Wisdom for Moving and Finding a Church

2015 | by Trent Hunter | Category: Recommended Resources

As a church in a city like Albuquerque we have the blessing of fellowship with believers who have relocated here from around the country. This also means we say goodbye to people from time to time who relocate elsewhere.

If the time comes for you or someone you know to move, hopefully the question of finding a church comes up right away.

In his article, “Two Factors to Consider Before You Move,” Deepak Reju offers these two points of counsel:

1. If you are considering moving, make sure there is a good church in your new location before you make the final decision to move.

If the local church is one of the key sources for your spiritual growth (Eph. 3:10; 4:11-13; Heb. 10:24-25), why would you take a risk and go some place without knowing first if there would be a good church near you?

Don’t make your decision to move based solely on criteria like:

  • This new job will be good for your career.
  • Education will give you better job prospects in the future.
  • You’re dissatisfied with your current job so you need to move on to somewhere else.
  • You’ve outgrown your current house, so you want to move to a bigger one.
  • You want a bigger home just because you can afford it.
  • You are about to start having kids and want to move closer to your family.
  • You would rather live in a city or the country or where the pace of life is different.

2. Consider, at some point in your life, committing to a church long-term.

If you’ve found a church where you are growing spiritually, then you’ve found a good thing. Why give it up? If you stay in your church over the long-term, you have the benefit of:

  • Getting to know the leadership of the church much better and allowing them to get to know you.
  • Getting to know the local community better (which will help your evangelism).
  • Sitting consistently under preaching that is benefiting you spiritually.
  • Building a kind of depth to relationships, which you achieve over 10 or 20 (or even 30) years that you don’t get if you move every 5 years.
  • Being known by others who have had the chance to see your needs, challenges, and sin patterns over time, which in turn enables them to speak meaningfully into your life and care for you in a way that those you just met couldn’t.
  • Earning trust among leaders in the church so that you might be assigned various responsibilities.
  • Earning trust among leaders and others generally that you might be speak into their lives in significant ways.
  • Having the opportunity to minister to the children of others as they grow from infancy to adolescence to adulthood, and having the ability to help form in those children’s minds a model of godly adulthood.
  • Building greater unity within the church by growing up with the church.
  • Providing a kind of stability in the church by staying and giving an example of commitment through thick and thin.
  • Being sanctified through being at the same church during different seasons . . .
  • Witnessing long-term spiritual growth—what it is like for God to make people more like himself over decades.

If in God’s providence and for good reasons you are headed to a new place, check out the TGC Church Directory, the 9Marks Church Search, or the Acts 29 Church Finder.
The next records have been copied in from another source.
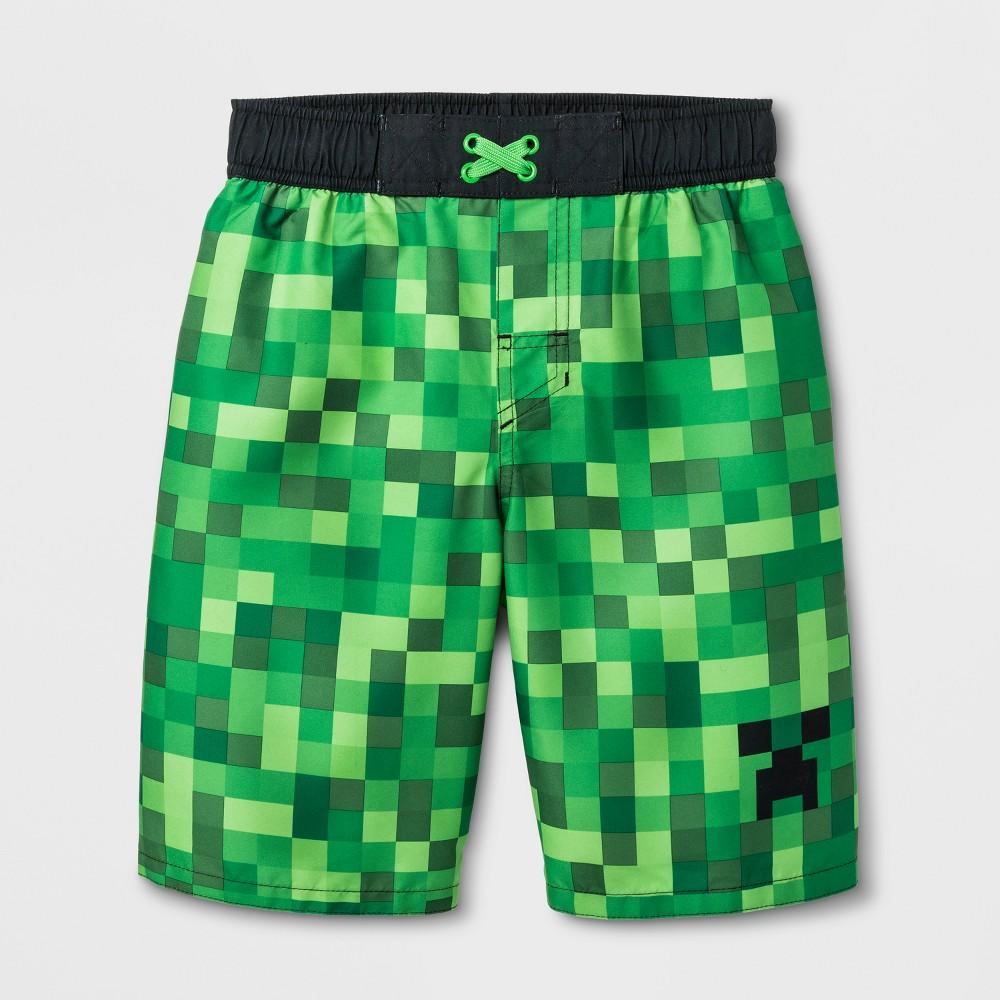 Boys' Minecraft Swim Trunks - Green XS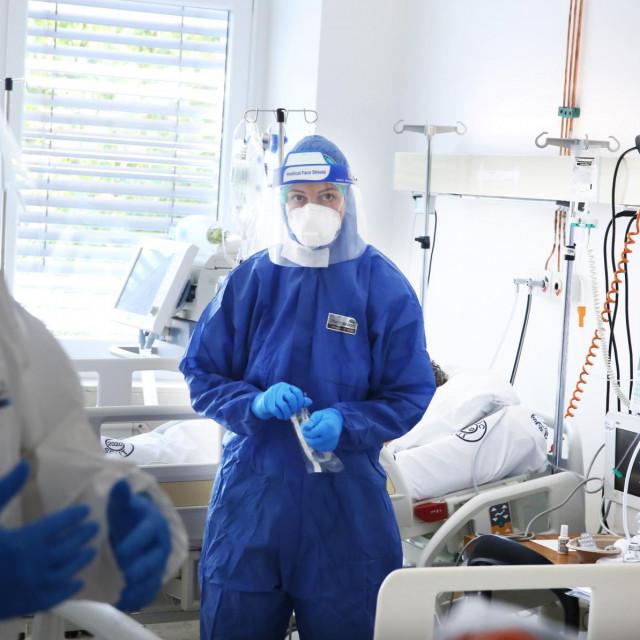 COVID odjel na infektologiji bolnice Krizine.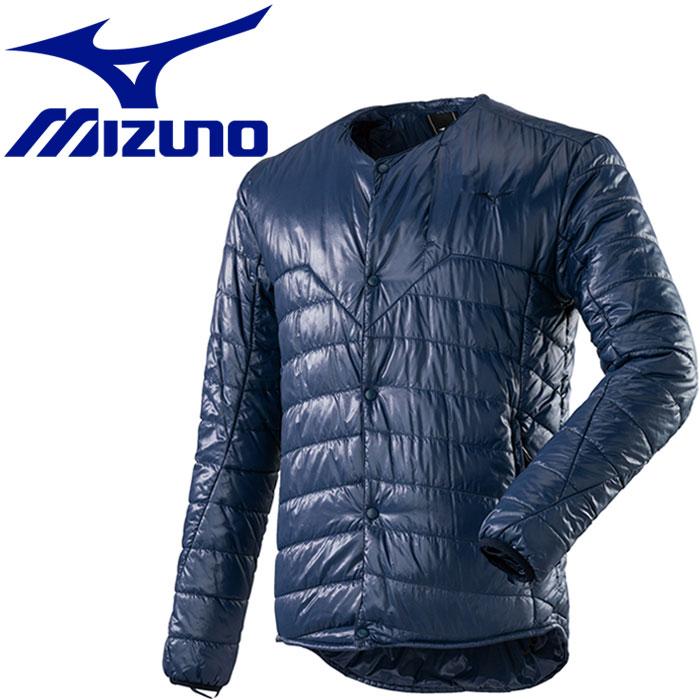 ミズノ サーモブリッドインサレーションジャケット メンズ A2ME855815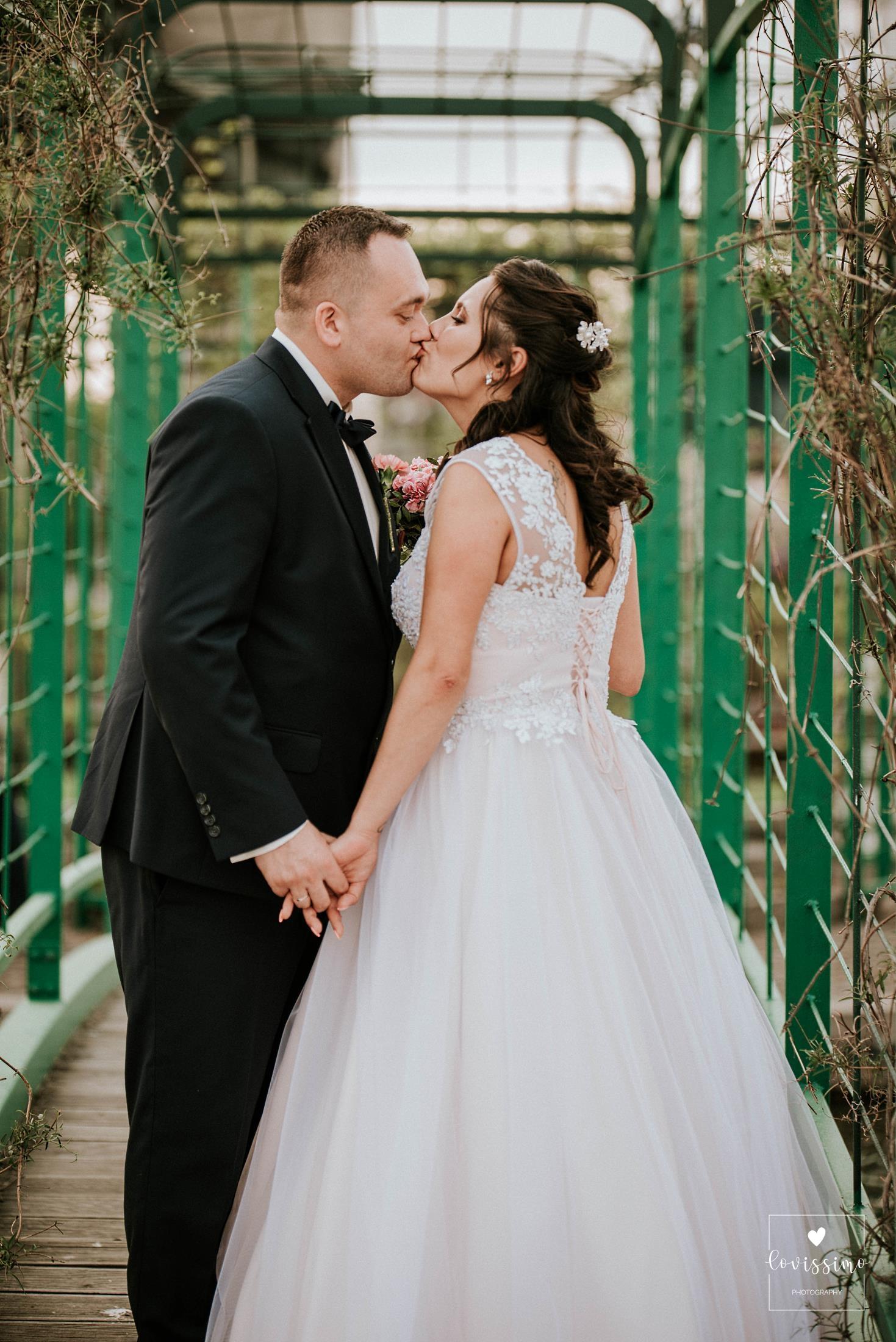 Sesja ślubna w Rzeszowie, fotograf ślubny Rzeszów, Dębica, Jarosław, Podkarpacie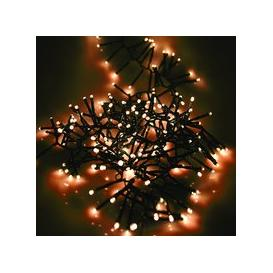 image-360, 480, 720, 960 Multifunction LED Christmas Cluster Lights with Timer and Green Cable - Antique White [360]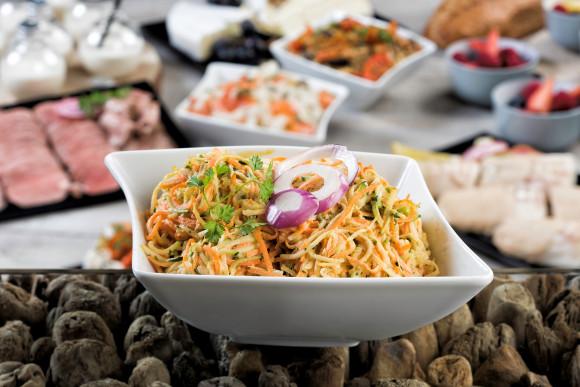Salade de crudités en rémoulade (1 kg)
There are other networks and ways to find a fine church, but these are three that we recommend regularly.

Finally, here are four things to look for when you’re getting to know a church either through a visit in person or to their website:

  • What do they believe? This is available on most church sites or at an information counter.
  • What’s their diet? Check out their sermon archive to see if they preach topically or through books of the Bible in an expository fashion.
  • How are they led? Are they led by biblical qualified elders/pastors?
  • What’s important to them? This takes some perceptivity, but, for example, are they engaged in the spread of the gospel locally and abroad?

You won’t find a perfect church in DSC, and you won’t find one anywhere else. Each church will have its areas of strength and it’s areas of needed growth. In the Lord’s wisdom, every Christian and every local gathering is a work of his grace in process. But perhaps these links and counsel will help you find a good fit if and when it comes time to move.

If leaving DSC is hard, then you’ve done it right. That says as much about God’s grace to commit you to this church as it does the body you’ve grown to love. Wherever you land, involve yourself with that same love and commitment.